Data provided -
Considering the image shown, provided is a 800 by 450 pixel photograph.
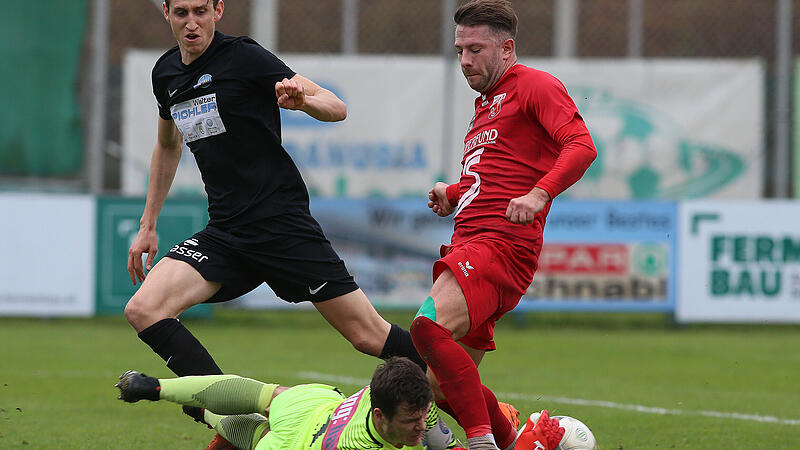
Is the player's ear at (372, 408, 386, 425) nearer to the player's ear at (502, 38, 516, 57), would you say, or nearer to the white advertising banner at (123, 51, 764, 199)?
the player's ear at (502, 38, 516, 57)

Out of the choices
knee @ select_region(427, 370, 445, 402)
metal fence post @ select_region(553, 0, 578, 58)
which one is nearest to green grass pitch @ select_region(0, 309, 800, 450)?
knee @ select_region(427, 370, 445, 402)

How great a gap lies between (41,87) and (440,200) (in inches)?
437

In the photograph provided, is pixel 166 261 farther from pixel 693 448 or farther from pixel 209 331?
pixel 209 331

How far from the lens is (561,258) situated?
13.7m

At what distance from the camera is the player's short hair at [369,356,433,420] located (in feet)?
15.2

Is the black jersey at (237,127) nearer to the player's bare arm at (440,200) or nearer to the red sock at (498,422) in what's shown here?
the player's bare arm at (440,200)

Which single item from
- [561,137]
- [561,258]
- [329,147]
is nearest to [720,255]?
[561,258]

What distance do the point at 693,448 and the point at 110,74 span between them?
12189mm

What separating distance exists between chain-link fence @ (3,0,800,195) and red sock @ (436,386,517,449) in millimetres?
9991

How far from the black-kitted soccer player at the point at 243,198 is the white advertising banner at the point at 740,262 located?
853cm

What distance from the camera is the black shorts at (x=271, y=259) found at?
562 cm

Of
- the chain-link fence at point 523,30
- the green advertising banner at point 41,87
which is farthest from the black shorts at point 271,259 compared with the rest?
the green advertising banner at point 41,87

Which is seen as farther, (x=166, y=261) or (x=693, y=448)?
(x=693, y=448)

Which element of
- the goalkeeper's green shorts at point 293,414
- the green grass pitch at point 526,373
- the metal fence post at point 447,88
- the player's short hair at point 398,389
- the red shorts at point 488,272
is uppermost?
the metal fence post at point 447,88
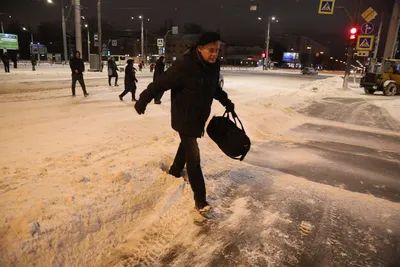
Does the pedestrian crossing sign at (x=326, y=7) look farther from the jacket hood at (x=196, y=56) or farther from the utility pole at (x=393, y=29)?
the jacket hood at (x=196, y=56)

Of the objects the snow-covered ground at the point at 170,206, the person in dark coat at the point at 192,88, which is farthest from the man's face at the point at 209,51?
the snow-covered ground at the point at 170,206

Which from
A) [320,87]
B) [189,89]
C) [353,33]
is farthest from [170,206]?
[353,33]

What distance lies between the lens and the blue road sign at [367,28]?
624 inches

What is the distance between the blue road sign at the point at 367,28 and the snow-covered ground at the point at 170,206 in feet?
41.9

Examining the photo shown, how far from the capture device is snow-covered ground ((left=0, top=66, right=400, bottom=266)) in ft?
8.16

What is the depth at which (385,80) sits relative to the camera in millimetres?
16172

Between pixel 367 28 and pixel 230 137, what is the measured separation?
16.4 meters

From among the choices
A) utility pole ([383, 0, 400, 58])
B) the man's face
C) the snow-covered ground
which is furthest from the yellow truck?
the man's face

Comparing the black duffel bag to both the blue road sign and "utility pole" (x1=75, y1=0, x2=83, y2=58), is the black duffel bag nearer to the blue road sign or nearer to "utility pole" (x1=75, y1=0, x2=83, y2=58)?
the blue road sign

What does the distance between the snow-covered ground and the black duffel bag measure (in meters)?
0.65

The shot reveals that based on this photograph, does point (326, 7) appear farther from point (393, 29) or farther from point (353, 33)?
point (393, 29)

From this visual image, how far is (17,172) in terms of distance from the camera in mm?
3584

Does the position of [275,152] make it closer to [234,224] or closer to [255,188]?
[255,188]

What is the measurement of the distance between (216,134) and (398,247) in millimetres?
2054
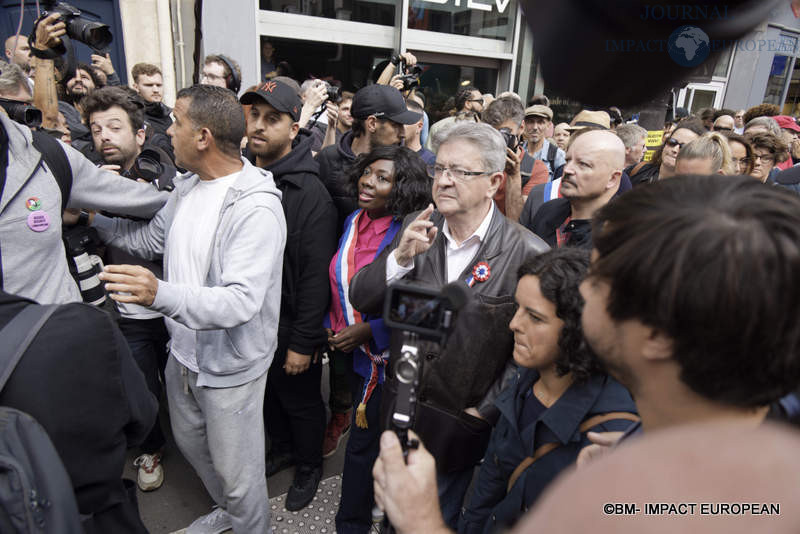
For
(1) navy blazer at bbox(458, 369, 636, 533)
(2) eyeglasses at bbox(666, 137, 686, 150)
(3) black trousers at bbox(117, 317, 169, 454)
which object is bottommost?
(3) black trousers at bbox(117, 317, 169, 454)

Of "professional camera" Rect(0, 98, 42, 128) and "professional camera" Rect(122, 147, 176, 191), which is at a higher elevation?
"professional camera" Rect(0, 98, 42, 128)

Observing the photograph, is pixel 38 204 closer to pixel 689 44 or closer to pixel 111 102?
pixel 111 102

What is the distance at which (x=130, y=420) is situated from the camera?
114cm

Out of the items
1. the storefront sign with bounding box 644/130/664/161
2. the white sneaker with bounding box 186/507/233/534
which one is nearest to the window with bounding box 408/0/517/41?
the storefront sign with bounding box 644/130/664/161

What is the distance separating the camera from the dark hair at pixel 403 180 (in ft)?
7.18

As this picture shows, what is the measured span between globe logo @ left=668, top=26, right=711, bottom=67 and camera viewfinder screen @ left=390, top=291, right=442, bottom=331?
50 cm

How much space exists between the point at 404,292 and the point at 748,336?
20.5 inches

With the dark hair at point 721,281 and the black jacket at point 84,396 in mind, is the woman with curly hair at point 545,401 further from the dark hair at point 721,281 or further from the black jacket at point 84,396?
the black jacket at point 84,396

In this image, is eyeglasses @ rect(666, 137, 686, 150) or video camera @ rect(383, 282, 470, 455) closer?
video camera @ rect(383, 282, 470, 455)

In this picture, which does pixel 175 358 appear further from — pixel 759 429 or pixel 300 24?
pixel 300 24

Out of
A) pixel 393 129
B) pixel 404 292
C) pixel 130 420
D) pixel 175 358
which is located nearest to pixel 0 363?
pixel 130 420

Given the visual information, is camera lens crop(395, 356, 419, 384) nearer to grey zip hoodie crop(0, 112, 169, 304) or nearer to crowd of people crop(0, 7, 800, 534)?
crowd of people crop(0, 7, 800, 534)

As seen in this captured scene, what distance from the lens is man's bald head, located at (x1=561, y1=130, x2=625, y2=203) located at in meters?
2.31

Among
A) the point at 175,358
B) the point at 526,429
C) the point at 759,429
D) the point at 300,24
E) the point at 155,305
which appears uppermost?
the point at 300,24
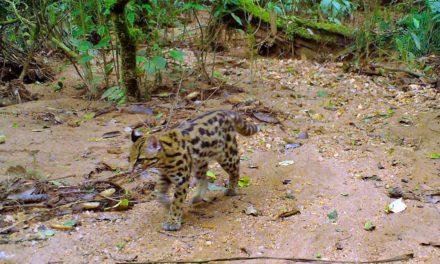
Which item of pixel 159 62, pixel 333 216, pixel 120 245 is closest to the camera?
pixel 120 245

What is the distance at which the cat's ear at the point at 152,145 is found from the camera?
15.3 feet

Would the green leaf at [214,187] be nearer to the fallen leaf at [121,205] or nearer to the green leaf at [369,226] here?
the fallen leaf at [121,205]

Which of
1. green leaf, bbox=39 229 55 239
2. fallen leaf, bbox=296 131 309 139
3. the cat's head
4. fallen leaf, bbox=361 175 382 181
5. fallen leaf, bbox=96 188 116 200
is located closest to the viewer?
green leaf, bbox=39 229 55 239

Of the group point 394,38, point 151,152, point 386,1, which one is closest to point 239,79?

Directive - Return exactly the lines from the one containing "What is the distance at which the" to the last line of the data, and nothing more.

Answer to this problem -
What is the distance at which the cat's ear at the point at 152,145 is found from the camera?
15.3 feet

Would the green leaf at [214,187] be nearer to the fallen leaf at [121,205] or nearer to the green leaf at [369,226] here?
the fallen leaf at [121,205]

Which of
1. green leaf, bbox=39 229 55 239
2. fallen leaf, bbox=296 131 309 139
3. the cat's head
4. fallen leaf, bbox=361 175 382 181
5. fallen leaf, bbox=96 188 116 200
is located closest to the viewer?
green leaf, bbox=39 229 55 239

Of the group point 394,38, point 151,152, point 386,1, which one is closest to point 239,79?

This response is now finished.